Figure 1.

Cardiac-specific deletion of Rbpms causes early post-natal lethality and DCM in mice. (A) Western blot analysis showing RBPMS protein expression in the hearts of Rbpms CTL and cKO mice at 2 months of age (n = 2 for CTL and cKO). GAPDH is a loading control. (B) Survival curve of Rbpms CTL, HET, and cKO mice. (C) Whole mount (top panel), H&E (middle panel), and Masson’s trichrome-stained (bottom panel) coronal sections of CTL and cKO hearts at 4 months of age. Scale bar: 2 mm. (D) Masson’s trichrome staining showing regions of the left ventricle (LV), septum, and right ventricle (RV) of CTL and cKO hearts at 4 months of age. Scale bar: 50 μm. (E) Quantification of the percentage of fibrotic area over the whole myocardium in hearts at 4 months of age (n = 5 for CTL and cKO). (F–I) Measurements of LV anterior wall thickness at end cardiac systole (LVAW; s), LV posterior wall thickness at end cardiac systole (LVPW; s), LV internal dimension at end cardiac systole (LVID; s), and ejection fraction (EF%) of CTL (n = 5), HET (n = 3), and cKO (n = 7) hearts at 2 months of age by echocardiography. (J) Comparison of EF% between CTL and cKO hearts at 1, 2, and 5 months of age (n = 4–10 for CTL and cKO at each stage). (K) Quantification of heart weight to body weight ratios of CTL and cKO mice at 4 months of age.
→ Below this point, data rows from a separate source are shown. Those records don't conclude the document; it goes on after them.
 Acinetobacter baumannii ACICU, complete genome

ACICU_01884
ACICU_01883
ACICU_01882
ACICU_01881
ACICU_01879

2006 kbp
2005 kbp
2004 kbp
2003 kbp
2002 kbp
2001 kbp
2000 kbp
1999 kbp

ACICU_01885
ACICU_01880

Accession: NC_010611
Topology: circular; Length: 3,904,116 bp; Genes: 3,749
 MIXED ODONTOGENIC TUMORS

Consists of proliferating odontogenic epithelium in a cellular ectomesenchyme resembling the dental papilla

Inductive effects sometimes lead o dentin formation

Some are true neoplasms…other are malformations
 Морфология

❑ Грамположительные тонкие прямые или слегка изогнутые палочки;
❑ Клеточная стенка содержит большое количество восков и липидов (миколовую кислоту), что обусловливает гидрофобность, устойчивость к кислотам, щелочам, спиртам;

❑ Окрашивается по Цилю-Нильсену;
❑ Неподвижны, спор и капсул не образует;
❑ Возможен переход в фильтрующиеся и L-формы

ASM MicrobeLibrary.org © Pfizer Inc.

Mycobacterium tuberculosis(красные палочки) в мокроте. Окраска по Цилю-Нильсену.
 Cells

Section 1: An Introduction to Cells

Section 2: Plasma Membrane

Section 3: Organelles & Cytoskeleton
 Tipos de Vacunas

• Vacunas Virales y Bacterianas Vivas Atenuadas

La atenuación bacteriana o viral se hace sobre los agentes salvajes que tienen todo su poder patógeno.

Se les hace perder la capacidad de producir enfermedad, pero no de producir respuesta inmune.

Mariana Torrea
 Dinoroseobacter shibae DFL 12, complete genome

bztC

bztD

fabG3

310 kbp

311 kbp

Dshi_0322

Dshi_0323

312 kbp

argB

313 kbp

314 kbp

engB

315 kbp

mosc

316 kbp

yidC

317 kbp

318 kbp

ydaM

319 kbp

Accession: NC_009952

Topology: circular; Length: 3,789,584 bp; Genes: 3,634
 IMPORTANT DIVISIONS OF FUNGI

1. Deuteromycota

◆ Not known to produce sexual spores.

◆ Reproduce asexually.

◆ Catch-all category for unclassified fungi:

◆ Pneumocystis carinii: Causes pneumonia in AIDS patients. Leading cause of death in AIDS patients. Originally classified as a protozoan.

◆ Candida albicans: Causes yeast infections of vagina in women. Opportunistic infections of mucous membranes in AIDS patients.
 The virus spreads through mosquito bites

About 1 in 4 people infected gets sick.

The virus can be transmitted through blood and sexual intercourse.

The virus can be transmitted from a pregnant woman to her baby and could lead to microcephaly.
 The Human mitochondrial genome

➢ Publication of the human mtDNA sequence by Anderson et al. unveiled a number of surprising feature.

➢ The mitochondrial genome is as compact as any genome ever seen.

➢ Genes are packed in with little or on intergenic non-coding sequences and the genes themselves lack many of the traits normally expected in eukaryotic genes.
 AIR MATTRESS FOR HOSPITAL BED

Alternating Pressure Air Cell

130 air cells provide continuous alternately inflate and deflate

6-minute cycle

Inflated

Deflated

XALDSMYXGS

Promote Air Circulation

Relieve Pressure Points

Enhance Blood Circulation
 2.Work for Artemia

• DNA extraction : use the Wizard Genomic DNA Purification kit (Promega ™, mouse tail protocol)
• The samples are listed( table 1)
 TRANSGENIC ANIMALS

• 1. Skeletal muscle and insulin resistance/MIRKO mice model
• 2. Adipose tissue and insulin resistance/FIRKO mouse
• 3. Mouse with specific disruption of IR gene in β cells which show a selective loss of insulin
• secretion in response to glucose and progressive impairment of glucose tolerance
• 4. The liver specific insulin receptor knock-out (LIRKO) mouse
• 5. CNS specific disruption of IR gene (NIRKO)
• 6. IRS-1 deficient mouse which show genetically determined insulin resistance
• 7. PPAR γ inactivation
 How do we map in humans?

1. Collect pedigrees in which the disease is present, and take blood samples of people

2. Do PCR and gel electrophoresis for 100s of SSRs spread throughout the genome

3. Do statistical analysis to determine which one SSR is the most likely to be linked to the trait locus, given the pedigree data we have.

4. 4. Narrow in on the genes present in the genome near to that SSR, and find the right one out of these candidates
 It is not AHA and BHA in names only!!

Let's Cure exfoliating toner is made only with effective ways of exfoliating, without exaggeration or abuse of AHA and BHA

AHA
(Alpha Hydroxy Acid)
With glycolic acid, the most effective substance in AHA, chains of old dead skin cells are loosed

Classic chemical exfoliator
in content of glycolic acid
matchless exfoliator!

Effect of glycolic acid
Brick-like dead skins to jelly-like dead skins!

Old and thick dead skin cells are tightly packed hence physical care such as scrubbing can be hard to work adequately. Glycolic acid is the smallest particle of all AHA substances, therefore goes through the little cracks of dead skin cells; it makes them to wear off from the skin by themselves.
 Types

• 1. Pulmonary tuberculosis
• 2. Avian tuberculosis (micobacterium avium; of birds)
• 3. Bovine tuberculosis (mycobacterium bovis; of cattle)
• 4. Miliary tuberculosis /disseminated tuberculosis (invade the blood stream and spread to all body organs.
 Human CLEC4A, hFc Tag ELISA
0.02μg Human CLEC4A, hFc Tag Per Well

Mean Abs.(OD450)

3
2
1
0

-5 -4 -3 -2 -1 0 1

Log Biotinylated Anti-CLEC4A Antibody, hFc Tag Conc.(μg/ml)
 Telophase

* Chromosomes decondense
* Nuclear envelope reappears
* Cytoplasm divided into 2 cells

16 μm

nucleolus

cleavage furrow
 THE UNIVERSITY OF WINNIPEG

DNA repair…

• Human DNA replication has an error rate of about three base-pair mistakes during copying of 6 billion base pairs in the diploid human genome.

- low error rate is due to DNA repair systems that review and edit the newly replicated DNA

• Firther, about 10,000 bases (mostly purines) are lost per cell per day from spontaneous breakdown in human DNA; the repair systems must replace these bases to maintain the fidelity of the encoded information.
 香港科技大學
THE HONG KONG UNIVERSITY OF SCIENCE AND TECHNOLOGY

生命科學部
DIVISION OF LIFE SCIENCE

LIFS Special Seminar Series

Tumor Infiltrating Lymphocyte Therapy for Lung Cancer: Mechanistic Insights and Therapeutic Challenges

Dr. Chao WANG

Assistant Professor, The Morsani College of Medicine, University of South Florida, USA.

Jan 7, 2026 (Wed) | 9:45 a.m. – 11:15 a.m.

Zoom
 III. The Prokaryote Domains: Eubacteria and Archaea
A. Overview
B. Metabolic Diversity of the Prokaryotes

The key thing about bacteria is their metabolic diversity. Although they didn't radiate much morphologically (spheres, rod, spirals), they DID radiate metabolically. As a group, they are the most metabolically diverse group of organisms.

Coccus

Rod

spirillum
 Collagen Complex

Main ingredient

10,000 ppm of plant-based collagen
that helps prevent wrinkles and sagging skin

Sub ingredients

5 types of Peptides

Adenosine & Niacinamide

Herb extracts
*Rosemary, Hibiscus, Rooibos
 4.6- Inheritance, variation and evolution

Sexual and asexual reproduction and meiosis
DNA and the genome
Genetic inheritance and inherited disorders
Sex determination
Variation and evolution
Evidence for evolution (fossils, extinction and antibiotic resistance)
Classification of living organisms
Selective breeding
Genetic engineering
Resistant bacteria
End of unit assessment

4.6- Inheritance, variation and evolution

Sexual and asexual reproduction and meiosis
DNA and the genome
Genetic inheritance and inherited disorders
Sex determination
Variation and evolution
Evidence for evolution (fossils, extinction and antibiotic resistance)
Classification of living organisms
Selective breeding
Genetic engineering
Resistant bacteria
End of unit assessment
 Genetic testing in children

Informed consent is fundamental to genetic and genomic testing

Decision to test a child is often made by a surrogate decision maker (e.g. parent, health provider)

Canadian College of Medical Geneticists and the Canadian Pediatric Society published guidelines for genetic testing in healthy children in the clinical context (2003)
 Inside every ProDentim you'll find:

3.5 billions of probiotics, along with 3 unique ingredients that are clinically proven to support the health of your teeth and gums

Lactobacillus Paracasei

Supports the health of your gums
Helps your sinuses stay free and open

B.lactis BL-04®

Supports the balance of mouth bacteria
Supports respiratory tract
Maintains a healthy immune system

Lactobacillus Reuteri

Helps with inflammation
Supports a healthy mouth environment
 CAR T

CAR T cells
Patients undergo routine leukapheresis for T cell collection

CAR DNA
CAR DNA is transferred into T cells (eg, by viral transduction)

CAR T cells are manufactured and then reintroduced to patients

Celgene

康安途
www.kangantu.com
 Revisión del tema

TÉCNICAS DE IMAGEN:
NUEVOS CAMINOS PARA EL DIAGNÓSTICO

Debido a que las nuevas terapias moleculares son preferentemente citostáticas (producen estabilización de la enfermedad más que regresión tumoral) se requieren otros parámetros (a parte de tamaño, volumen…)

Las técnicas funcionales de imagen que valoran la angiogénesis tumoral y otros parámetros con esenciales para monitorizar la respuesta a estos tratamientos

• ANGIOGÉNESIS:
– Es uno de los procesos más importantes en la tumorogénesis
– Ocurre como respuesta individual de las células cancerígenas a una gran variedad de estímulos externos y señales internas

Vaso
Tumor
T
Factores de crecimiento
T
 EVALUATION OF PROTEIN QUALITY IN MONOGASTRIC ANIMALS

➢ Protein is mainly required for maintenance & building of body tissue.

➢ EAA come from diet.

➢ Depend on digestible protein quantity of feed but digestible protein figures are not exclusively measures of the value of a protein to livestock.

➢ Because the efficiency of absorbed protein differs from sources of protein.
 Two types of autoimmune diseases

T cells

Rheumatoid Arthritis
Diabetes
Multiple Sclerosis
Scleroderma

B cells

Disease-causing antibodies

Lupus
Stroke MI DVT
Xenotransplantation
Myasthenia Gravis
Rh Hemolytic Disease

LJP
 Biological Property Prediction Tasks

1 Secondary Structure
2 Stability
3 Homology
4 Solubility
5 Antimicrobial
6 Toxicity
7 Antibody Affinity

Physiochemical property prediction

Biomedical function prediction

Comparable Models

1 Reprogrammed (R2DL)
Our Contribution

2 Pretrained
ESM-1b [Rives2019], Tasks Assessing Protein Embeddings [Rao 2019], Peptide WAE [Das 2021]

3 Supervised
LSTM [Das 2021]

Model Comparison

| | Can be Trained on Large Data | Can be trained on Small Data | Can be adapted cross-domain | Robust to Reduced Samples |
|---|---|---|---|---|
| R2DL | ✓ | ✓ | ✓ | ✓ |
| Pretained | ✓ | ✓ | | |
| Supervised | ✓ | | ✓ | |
CTL (n = 5) and cKO (n = 5). (L) Scatter diagram showing the correlation between the EF% at 2 months of age and the life span of cKO mice (n = 9). (M, N) Expression levels of Nppa and Nppb mRNA in CTL and cKO hearts at 2 months of age, measured by RNA-seq (n = 4 for CTL and cKO). All data are presented as mean ± SEM. *P < 0.05, **P < 0.01; ***P < 0.001, by Student’s t-test two-tailed for E, J, K, M, N, and by one-way ANOVA and post hoc analysis with Bonferroni correction for F, G, H, I.